# [DOCUMENT SEGMENT]
Rolex did actually print some marketing materials with the watch badged Le Mans. I guess the licensing didn’t go through and so the brand fell back onto a race in Florida it already sponsored, down in Daytona Beach—and it’s stuck ever since. Mind, they did leave the word Cosmograph on there, just in case.

A Confused End

So, of course a watch named after space that didn’t go to the moon, double-barrelled with its second choice of circuit, isn’t going to be hugely in demand. Well, it was worse than that: unlike the enormously popular Submariner, the Daytona was virtually unsellable.

Legend has it that Daytonas were used by jewellers as freebie incentives to sell other products, dishing them out like candy to anyone who’d stand still long enough. A word-of-mouth account from a known watch journalist and collector recalls a jeweller dropping one and then kicking it under the counter to deal with later. There are so few vintage Daytonas, not because they were exclusive, but because nobody wanted one.

Think about that for a second, and then think about Paul Newman’s own Daytona that sold in 2017 for a record-breaking $17 million. Paul Newman didn’t buy that watch for himself, it was a gift from his wife, Joanne Woodward. What’s now considered to be the most exclusive and collectible Daytona, the exotic-dialled variant, was even less popular back then, and so it’s highly likely that Woodward received it as an incentive to purchase something else.

The irony is that this watch was perhaps one of the biggest failures in all of watchmaking history. The Speedmaster outsold it ten to one or more, backed by the seal of approval from NASA and was ultimately just a better watch overall. The Daytona was hanging on to an outdated movement, the Valjoux 72, right the way through to 1988. The last references reused old parts just to clear inventory, dropping the screw-down pushers and bezel insert for ones found on earlier models.

# [TO DO]
#1 In the Rolex Daytona passage, who gave Paul Newman his Daytona?
#2 Copy the Rolex Daytona passage word for word, from "Rolex did actually" up to and including "was virtually unsellable.".
The data that comes next is separate from the Rolex Daytona passage.

# [RECORDS]
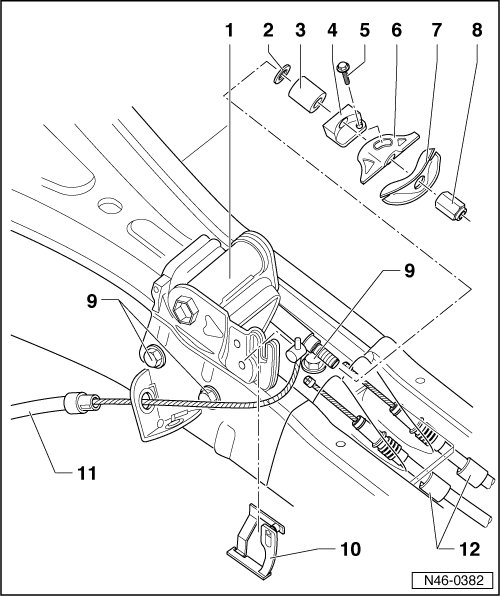 1
2
3
4
5
6
7
8
9
9
11
10
12
N46-0382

# [TASK RESULTS]
#1 His wife, Joanne Woodward.

#2
Rolex did actually print some marketing materials with the watch badged Le Mans. I guess the licensing didn’t go through and so the brand fell back onto a race in Florida it already sponsored, down in Daytona Beach—and it’s stuck ever since. Mind, they did leave the word Cosmograph on there, just in case.

A Confused End

So, of course a watch named after space that didn’t go to the moon, double-barrelled with its second choice of circuit, isn’t going to be hugely in demand. Well, it was worse than that: unlike the enormously popular Submariner, the Daytona was virtually unsellable.